A smile went on his face and he said: “Look, you get my point, right? About handling the different jobs you’ll be doing here? Some are a little less glamorous than others.”
I nodded, thinking how I’d rather do any job than be stuck inside the faded pee-colored walls of my bedroom at Horizons, where the people constantly watch you and make you do therapy and take medicine.
Mr. Red play-punched me in the shoulder, said: “Maybe you
are
a little rough around the edges like they say, Kidd, but I’ll give you this. You listen. I don’t know how it is for anybody else, but listening goes a long way in my book.”
I put my mop in the bucket and squeezed out dirty water and said: “What book do you mean, Mr.
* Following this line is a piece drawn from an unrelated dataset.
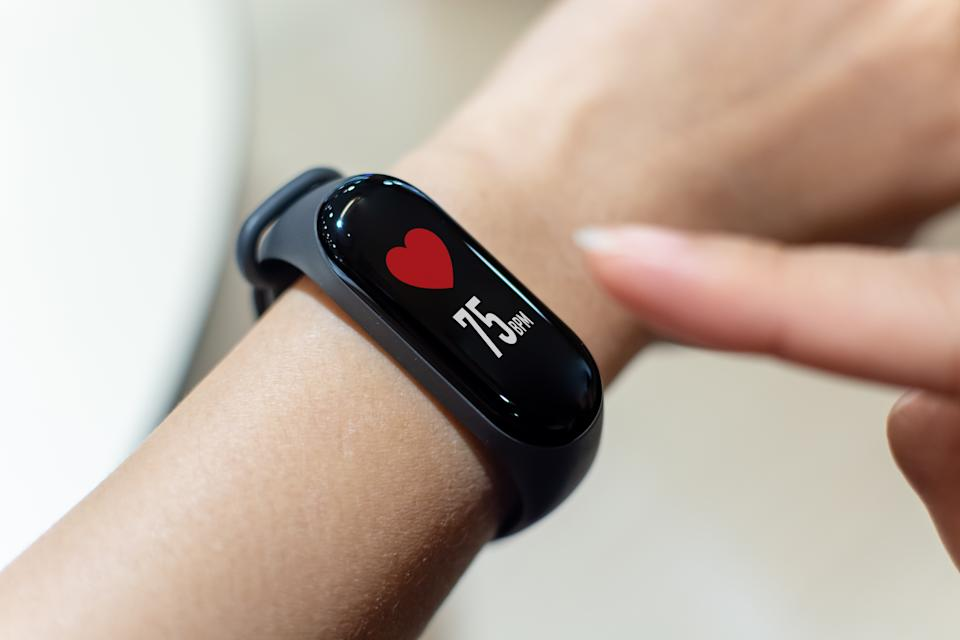 Close up image hand of male using smart watch with health app checking measure heart rate at normal levels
Red?”
He checked his waterproof watch, said: “Come again?”
“You said your book.”
He smiled. “Just a figure of speech, big guy. It’s the way I see the world. Everybody has a way they see the world, right?”
I stayed looking at my mopping and didn’t say anything. I didn’t want Mr. Red to know I didn’t have a book with the way I saw the world.
Figuring Out a Name
Soon as I got off work that night I went to Campsite Coffee and bought a blank notebook and a special pen from Lea and went back to my tent, where I was gonna live for the whole summer, and stared at the cover for the longest time, trying to think.